Suitable additive manufacturing techniques in accordance with the present disclosure include, for example, Fused Deposition Modeling (FDM), Selective Laser Sintering (SLS), 3D printing such as by inkjets and laserjets, Sterolithography (SLA), Direct Selective Laser Sintering (DSLS), Electron Beam Sintering (EBS), Electron Beam Melting (EBM), Laser Engineered Net Shaping (LENS), Electron Beam Additive Manufacturing (EBAM), Laser Net Shape Manufacturing (LNSM), Direct Metal Deposition (DMD), Digital Light Processing (DLP), Continuous Digital Light Processing (CDLP), Direct Selective Laser Melting (DSLM), Selective Laser Melting (SLM), Direct Metal Laser Melting (DMLM), Direct Metal Laser Sintering (DMLS), Material Jetting (MJ), NanoParticle Jetting (NPJ), Drop On Demand (DOD), Binder Jetting (BJ), Multi Jet Fusion (MJF), Laminated Object Manufacturing (LOM) and other known processes.

The additive manufacturing processes described herein may be used for forming the structure 44 using any suitable material. For example, the material may be plastic, metal, composite, concrete, ceramic, polymer, epoxy, photopolymer resin, or any other suitable material that may be in solid, liquid, powder, sheet material, wire, or any other suitable form or combinations thereof. More specifically, according to exemplary embodiments of the present subject matter, the additively manufactured structure 44 described herein may be formed in part, in whole, or in some combination of materials including but not limited to transparent or translucent polymeric resin. These materials are examples of materials suitable for use in additive manufacturing processes which may be suitable for the fabrication of examples of the structure 44 described herein.

As noted above, the additive manufacturing process disclosed herein allows a single structure 44 to be formed from multiple materials. Thus, the examples described herein may be formed from any suitable mixtures of the above materials. For example, the structure 44 may include multiple layers, segments, or parts that are formed using different materials, processes, and/or on different additive manufacturing machines. In this manner, the structure 44 may be constructed which have different materials and material properties for meeting the demands of any particular application. In addition, although the structures 44 described herein are constructed entirely by additive manufacturing processes, it should be appreciated that in alternate embodiments, all or a portion of these structures 44 may be formed via casting, machining, and/or any other suitable manufacturing process. Indeed, any suitable combination of materials and manufacturing methods may be used to form these components.

Record list:

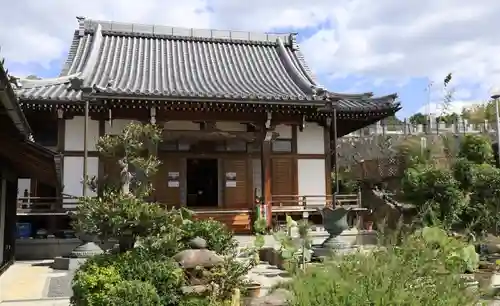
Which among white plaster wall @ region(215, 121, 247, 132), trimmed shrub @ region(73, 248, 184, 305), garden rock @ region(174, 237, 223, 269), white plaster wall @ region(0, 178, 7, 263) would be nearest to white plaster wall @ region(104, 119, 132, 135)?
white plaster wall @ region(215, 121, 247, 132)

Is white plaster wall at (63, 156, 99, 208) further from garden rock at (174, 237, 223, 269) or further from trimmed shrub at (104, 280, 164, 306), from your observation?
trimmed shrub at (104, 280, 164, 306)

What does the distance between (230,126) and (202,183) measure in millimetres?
---
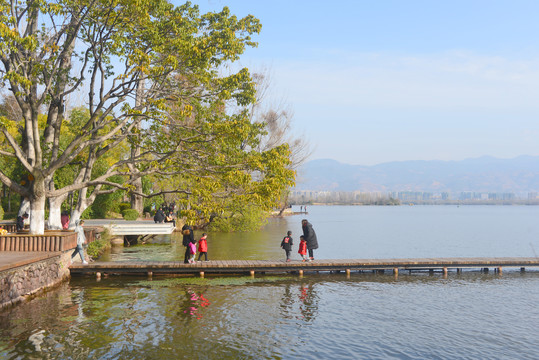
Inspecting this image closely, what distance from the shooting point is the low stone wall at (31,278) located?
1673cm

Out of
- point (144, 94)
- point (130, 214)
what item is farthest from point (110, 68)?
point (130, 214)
...
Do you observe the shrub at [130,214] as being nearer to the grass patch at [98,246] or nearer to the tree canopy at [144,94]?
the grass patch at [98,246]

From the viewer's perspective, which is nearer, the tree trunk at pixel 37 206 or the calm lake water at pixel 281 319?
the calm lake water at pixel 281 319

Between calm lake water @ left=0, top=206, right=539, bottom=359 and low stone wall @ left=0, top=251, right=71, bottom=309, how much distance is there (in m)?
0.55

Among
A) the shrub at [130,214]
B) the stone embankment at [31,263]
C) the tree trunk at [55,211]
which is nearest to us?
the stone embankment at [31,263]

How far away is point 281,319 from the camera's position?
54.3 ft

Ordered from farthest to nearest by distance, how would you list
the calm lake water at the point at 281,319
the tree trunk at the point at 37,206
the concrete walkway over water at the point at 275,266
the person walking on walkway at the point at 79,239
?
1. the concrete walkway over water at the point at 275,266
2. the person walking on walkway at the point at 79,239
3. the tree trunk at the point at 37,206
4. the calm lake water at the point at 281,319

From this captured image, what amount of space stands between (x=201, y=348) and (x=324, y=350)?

Required work:
(1) Summarize the passage on additive manufacturing in two sentences.
(2) Print the part of the passage on additive manufacturing that opens with the words containing "Suitable additive manufacturing" and closes with "other known processes.".
The entries are separate material, unrelated to the passage on additive manufacturing.

The answers:
(1) The passage lists many suitable additive manufacturing techniques, such as Fused Deposition Modeling, Selective Laser Sintering and Binder Jetting, and states that structure 44 may be formed from any suitable material, including plastic, metal, ceramic, polymer or transparent or translucent polymeric resin. It adds that a single structure can be formed from multiple materials, processes or machines, and that in alternate embodiments all or part of it may be made by casting, machining or another suitable process.

(2)
Suitable additive manufacturing techniques in accordance with the present disclosure include, for example, Fused Deposition Modeling (FDM), Selective Laser Sintering (SLS), 3D printing such as by inkjets and laserjets, Sterolithography (SLA), Direct Selective Laser Sintering (DSLS), Electron Beam Sintering (EBS), Electron Beam Melting (EBM), Laser Engineered Net Shaping (LENS), Electron Beam Additive Manufacturing (EBAM), Laser Net Shape Manufacturing (LNSM), Direct Metal Deposition (DMD), Digital Light Processing (DLP), Continuous Digital Light Processing (CDLP), Direct Selective Laser Melting (DSLM), Selective Laser Melting (SLM), Direct Metal Laser Melting (DMLM), Direct Metal Laser Sintering (DMLS), Material Jetting (MJ), NanoParticle Jetting (NPJ), Drop On Demand (DOD), Binder Jetting (BJ), Multi Jet Fusion (MJF), Laminated Object Manufacturing (LOM) and other known processes.